EXCERPT PROVIDED ::
******

# Looking to get pet dove(s)



## mephynx (Aug 18, 2019)

I've been mulling over getting a ringneck/barbary dove for the better part of a year now, off and on. I initially intended to only get one, because I've not had a bird before and didn't want to get in over my head but from lurking on this board before making my account it is very clear that pigeons are best kept with their own kind. Am I correct in assuming this is much the same with doves?

I want a gentle bird that I can still hold, pet, and otherwise interact with. I intend for it/them to have plenty of out-of-cage time indoors when I am home. Will two doves who are bonded to one another become hands off with me? I don't want a single dove if it is going to be depressed and lonely but I also don't want to be a third wheel so to speak. Can we all be a big happy lovey-dovey flock?

Thank you in advance


----------



## Ladygrey (Dec 10, 2016)

Yes and no... 

First have you ever heard of the saying “ lonesome dove” lol.. if they pair up which they naturally do, they mate for life and are very attached. But that can be a human.... the only problem is, our life changes... we move, we get different jobs, have kids.. illness, the list goes on, so to be a partner for a lone dove is a big and long responsibility. A young dove can live for almost 20 years.. 

With that said, trying to get another later that is attached to you is troublesome, as they pair for life and see a new comer as a intruder and doves are very territorial. 

I would say, and this is just my opinion, get two hens, they will and can pair up , but do not have as dominate traits as males ... most times... some do and can take the male roll, but if you got two hens , they can still be gentile and trained to be out and interact with, sit on your hand etc.. 

A lone dove is still an option , but making up for a real mate is a tall order... as people have to go to work etc.. they would feel your absence. 

A pet bird that I think do better as a lone bird and is very trainable is a cockatiel, esp if bought young, you could put a mirror in the cage , and they do seem to handle being a lone bird better imo, they are very smart and can even mimic your voice. So that could be an option in pet birds too, if interested.


----------



## mephynx (Aug 18, 2019)

I am not opposed to getting two doves if that is best for them. I certainly don't want them to be lonely! I also don't want a pair of hands off birds that also don't want anything to do with me, either. If paired birds, hens or otherwise, are more likely to keep to themselves then it isn't meant to be.

I have not owned birds before, and I am honestly not comfortable with (or particularly interested in) cockatiels or budgerigars. Doves drew my interest because I enjoy their vocalizations (I actually adore mourning doves but they are a wild species) and their gentle disposition.


----------



## Ladygrey (Dec 10, 2016)

mephynx said:


> I am not opposed to getting two doves if that is best for them. I certainly don't want them to be lonely! I also don't want a pair of hands off birds that also don't want anything to do with me, either. If paired birds, hens or otherwise, are more likely to keep to themselves then it isn't meant to be.

******

DATASET CONTENT ::
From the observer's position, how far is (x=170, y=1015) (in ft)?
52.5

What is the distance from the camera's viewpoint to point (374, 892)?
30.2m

******

REQUESTS ::
**A.** In the dove thread, how long can a young dove live?
**B.** Please quote the dove thread from "With that said, trying" through "feel your absence.".
**C.** Extend the dove thread past its last line.

ANSWERS BY TASK ::
**A.** Almost 20 years.

**B.**
With that said, trying to get another later that is attached to you is troublesome, as they pair for life and see a new comer as a intruder and doves are very territorial. 

I would say, and this is just my opinion, get two hens, they will and can pair up , but do not have as dominate traits as males ... most times... some do and can take the male roll, but if you got two hens , they can still be gentile and trained to be out and interact with, sit on your hand etc.. 

A lone dove is still an option , but making up for a real mate is a tall order... as people have to go to work etc.. they would feel your absence.

**C.**
> 
> I have not owned birds before, and I am honestly not comfortable with (or particularly interested in) cockatiels or budgerigars. Doves drew my interest because I enjoy their vocalizations (I actually adore mourning doves but they are a wild species) and their gentle disposition.[/QUOTE
> 
> ...


----------



## mephynx (Aug 18, 2019)

I'm definitely going to be doing more research, asking more questions here since Google is only so helpful. Like any other animal it's a long term commitment, and while I've not owned birds before they would not be my first pet so I already understand the importance of having a vet fund.

I do understand that the cooing can/will be loud, frequent, and early. I assume that most, if not all birds, do this so this is not at all surprising to me. We are actually considering enclosing our front porch, so we may just wait until that is completed. I work in a pet store with a bird (budgerigar) so I am very familiar with the mess and daily cleanings, and working to gain their trust. Those are all very manageable things to me.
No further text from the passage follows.